I found this story about NVIDIA with Groq quite interesting. Basically, what Huang Renxun explained now makes a lot of strategic sense.



The whole thing started because the inference market changed. Before, everyone focused on one thing: increasing throughput, processing more requests at the same time. But then people realized that’s not always how it works in practice. Some users are willing to pay more for faster responses, regardless of the total volume.

It’s like this: you have two identical models, but one responds in 50ms and the other in 500ms. If you’re a developer building a real-time application, how much more would you pay for the one that’s 10 times faster? Exactly, this low-latency market is completely different from the high-throughput one.

That’s where Groq comes into this story. Their LPU architecture is specifically designed for this, for low deterministic latency. While NVIDIA’s GPUs dominate the massive throughput side, Groq fills a completely different gap. When you look at the Groq 3 LPU released in March, built on 4nm technology by Samsung, the inference capacity per megawatt in trillion-parameter models is 35 times better than the Blackwell NVL72. That’s no small feat.
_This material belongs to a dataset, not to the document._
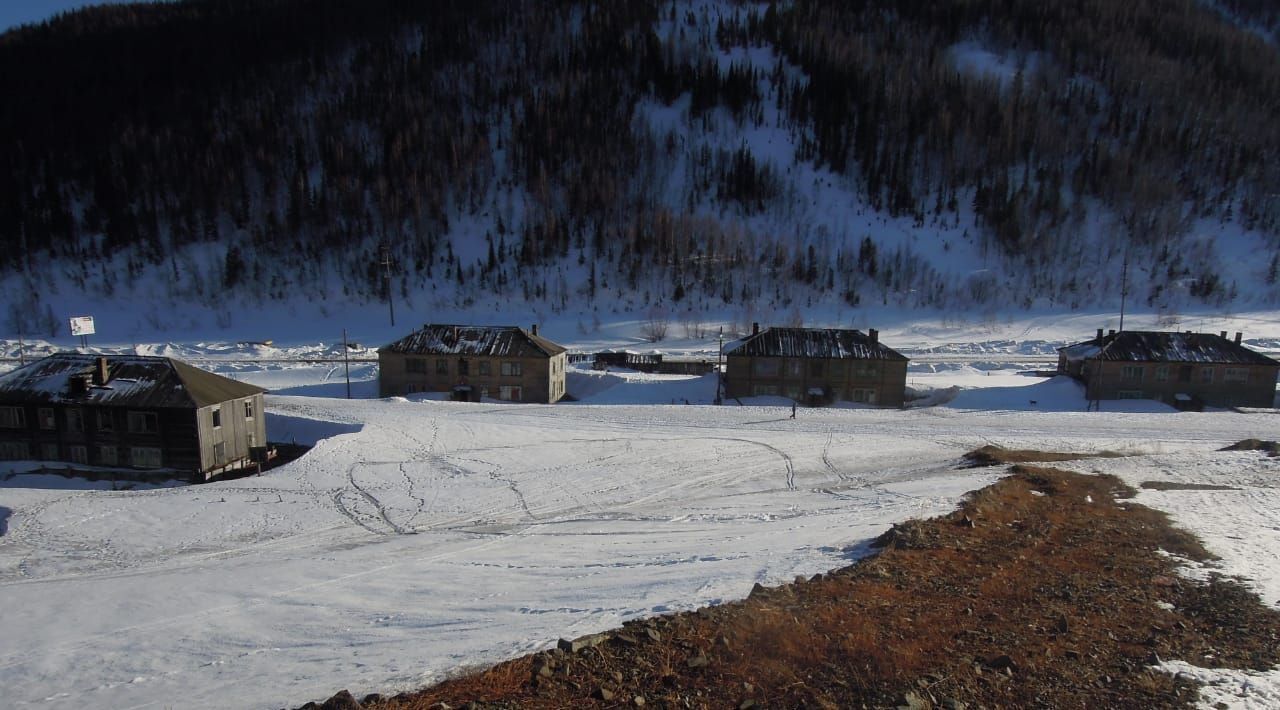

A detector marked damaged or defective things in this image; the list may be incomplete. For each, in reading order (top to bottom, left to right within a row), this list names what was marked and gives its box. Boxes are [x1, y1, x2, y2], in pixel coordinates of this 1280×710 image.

What Huang is basically saying is that NVIDIA understood there isn’t a single inference market, but two very distinct segments with completely different pricing dynamics. You might have lower throughput, but if the unit price per token is much higher, it’s worth it. It’s like expanding Pareto’s frontier of the market.

This was a very well-thought-out move by NVIDIA, honestly. They recognized a gap and went after it. Jonathan Ross and Groq’s team continue to operate independently, but now with NVIDIA’s full backing. It seems like someone is finally thinking about inference in a more sophisticated way.